__Aim of the task__.
Repeat the lines beginning at the one with "List the metal" and running to the end of the material, keeping the first and last of them, exactly as they appear.

Records contained in a dataset:
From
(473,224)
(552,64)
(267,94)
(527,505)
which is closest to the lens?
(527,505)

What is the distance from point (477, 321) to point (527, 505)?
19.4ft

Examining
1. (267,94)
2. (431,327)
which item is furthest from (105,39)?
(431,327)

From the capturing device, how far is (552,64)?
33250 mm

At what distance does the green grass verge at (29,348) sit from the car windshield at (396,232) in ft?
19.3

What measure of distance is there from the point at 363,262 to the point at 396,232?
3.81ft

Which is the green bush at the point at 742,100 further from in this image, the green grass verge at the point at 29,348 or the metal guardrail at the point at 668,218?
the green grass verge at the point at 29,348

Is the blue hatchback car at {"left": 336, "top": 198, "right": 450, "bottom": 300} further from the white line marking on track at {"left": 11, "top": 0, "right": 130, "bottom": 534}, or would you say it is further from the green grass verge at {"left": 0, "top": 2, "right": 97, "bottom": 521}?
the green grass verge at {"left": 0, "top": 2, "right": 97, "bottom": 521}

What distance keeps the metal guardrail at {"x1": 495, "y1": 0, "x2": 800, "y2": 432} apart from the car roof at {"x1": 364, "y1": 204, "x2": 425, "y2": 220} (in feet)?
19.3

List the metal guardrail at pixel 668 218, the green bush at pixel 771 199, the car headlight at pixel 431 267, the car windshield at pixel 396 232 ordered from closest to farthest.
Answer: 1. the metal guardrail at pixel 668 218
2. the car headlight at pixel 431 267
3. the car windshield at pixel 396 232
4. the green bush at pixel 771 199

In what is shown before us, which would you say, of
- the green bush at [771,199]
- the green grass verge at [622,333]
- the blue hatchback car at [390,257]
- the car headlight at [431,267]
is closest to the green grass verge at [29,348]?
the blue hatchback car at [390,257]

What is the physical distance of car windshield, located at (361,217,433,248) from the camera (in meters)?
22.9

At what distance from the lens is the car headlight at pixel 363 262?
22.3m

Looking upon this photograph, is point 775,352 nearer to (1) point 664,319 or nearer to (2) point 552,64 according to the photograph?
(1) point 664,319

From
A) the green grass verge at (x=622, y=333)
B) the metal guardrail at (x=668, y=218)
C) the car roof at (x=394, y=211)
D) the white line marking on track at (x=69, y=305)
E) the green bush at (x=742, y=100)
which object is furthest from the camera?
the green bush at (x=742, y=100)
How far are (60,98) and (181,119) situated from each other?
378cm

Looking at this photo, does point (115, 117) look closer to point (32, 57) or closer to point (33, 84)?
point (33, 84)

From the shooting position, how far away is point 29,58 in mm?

__Response to this exercise__.
List the metal guardrail at pixel 668 218, the green bush at pixel 771 199, the car headlight at pixel 431 267, the car windshield at pixel 396 232 ordered from closest to farthest.
Answer: 1. the metal guardrail at pixel 668 218
2. the car headlight at pixel 431 267
3. the car windshield at pixel 396 232
4. the green bush at pixel 771 199

In what is shown before us, which would you say, of
- the green bush at [771,199]
- the green grass verge at [622,333]
- the blue hatchback car at [390,257]
- the car headlight at [431,267]
is closest to the green grass verge at [29,348]?
the blue hatchback car at [390,257]

What is the physical distance of car windshield, located at (361,217,433,248) from the camera (in meters)?
22.9

At what distance from the lens is the car headlight at pixel 363 262?
22.3m

Looking upon this photograph, is point 775,352 nearer to (1) point 664,319 or nearer to (2) point 552,64 according to the photograph?
(1) point 664,319

From
A) the green grass verge at (x=622, y=333)
B) the metal guardrail at (x=668, y=218)
C) the car roof at (x=394, y=211)
D) the white line marking on track at (x=69, y=305)
E) the green bush at (x=742, y=100)
which object is furthest from the camera?
the green bush at (x=742, y=100)
How far are (60,98) and (181,119) situated from each other?
378cm

Looking at this photo, does point (115, 117) look closer to point (32, 57) or closer to point (33, 84)?
point (33, 84)

From the shooting position, how far away is point 29,58 in mm?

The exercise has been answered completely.